Campos (2002) used thirty-two untrained men [mean age 22.5 years, height 178.3 cm, body mass 77.8 kg]participated in an 8-week progressive resistance-training program. Subjects were divided into four groups:
1. Low repetition group (Low Rep, n = 9) performing 3-5 repetitions maximum (RM) for four sets of each exercise with 3 min rest between sets and exercises, an intermediate repetition group (Int Rep, n = 11) performing 9-11 RM for three sets with 2 min rest.
2. High repetition group (High Rep, n = 7) performing 20-28 RM for two sets with 1 min rest.
3. A non-exercising control group (Con, n = 5). Three exercises (leg press, squat, and knee extension) were performed 2 days/week for the first 4 weeks and 3 days/week for the final 4 weeks. Maximal strength [one repetition maximum, 1RM), local muscular endurance (maximal number of repetitions performed with 60% of 1RM), and various cardiorespiratory parameters (e.g., maximum oxygen consumption, pulmonary ventilation, maximal aerobic power, time to exhaustion) were assessed at the beginning and end of the study.
So which Strength Training Group was best?
Maximal strength improved significantly more for the Low Rep group compared to the other training groups, and the maximal number of repetitions at 60% 1RM improved the most for the High Rep group. In addition, maximal aerobic power and time to exhaustion significantly increased at the end of the study for only the High Rep group. All three major fiber types (types I, IIA, and IIB) hypertrophied for the Low Rep and Int Rep groups, whereas no significant increases were demonstrated for either the High Rep or Con groups. However, the percentage of type IIB fibers decreased, with a concomitant increase in IIAB fibers for all three resistance-trained groups. These fiber-type conversions were supported by a significant decrease in MHCIIb accompanied by a significant increase in MHCIIa. No significant changes in fiber-type composition were found in the control samples. Although all three training regimens resulted in similar fiber-type transformations (IIB to IIA), the low to intermediate repetition resistance-training programs induced a greater hypertrophic effect compared to the high repetition regimen. The High Rep group, however, appeared better adapted for submaximal, prolonged contractions, with significant increases after training in aerobic power and time to exhaustion. Thus, low and intermediate RM training appears to induce similar muscular adaptations, at least after short-term training in previously untrained subjects. Overall, these data demonstrate that both physical performance and the associated physiological adaptations are linked to the intensity and number of repetitions performed, and thus lend support to the “strength-endurance continuum”.

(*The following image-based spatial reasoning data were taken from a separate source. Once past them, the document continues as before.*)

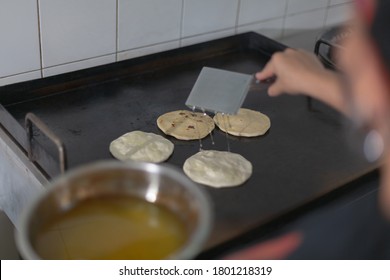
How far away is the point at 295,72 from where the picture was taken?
1033mm

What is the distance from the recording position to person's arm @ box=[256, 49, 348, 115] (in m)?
0.95

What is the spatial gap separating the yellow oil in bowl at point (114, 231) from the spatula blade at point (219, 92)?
43 centimetres

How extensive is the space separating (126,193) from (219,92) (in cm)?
47

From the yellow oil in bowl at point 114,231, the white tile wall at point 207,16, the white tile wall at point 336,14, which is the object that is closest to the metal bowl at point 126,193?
the yellow oil in bowl at point 114,231

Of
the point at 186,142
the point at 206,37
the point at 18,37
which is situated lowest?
the point at 186,142

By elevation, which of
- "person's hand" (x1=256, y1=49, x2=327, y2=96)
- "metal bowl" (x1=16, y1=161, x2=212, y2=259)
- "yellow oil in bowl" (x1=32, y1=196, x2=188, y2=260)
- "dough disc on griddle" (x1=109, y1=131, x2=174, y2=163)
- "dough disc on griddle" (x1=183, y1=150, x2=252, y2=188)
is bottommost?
"dough disc on griddle" (x1=183, y1=150, x2=252, y2=188)

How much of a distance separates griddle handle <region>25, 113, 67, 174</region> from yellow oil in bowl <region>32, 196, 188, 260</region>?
0.71 ft

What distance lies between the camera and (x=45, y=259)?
2.63 feet

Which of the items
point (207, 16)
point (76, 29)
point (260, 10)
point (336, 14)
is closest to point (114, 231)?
point (76, 29)

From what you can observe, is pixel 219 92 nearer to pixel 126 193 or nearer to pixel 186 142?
pixel 186 142

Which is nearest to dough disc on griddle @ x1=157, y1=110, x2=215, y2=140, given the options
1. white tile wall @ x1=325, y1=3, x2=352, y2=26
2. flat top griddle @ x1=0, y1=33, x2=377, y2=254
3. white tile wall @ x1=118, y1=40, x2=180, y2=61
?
flat top griddle @ x1=0, y1=33, x2=377, y2=254

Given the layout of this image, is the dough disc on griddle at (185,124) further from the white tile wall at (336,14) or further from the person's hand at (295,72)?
the white tile wall at (336,14)

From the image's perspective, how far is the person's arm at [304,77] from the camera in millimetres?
948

COR provides athletes and everyday people who want to build muscle with safe weight training that stresses the body. When training using weights it is important to have perfect form that will not hurt that individual. If you are trying to stress the body by using too heavy of a weight, this can lead to serious injuries. On top of this, COR uses muscle physiology for prescribing sets, repetitions, and exercises, maximizing efficiency and safety.
Reference:
1. Campos GE, Luecke TJ, Wendeln HK, Toma K, Hagerman FC, Murray TF, Ragg KE, Ratamess NA, Kraemer WJ, Staron RS. Muscular adaptations in response to three different resistance-training regimens: specificity of repetition maximum training zones. Eur J Appl Physiol. 2002 Nov;88(1-2):50-60. Epub 2002 Aug 15.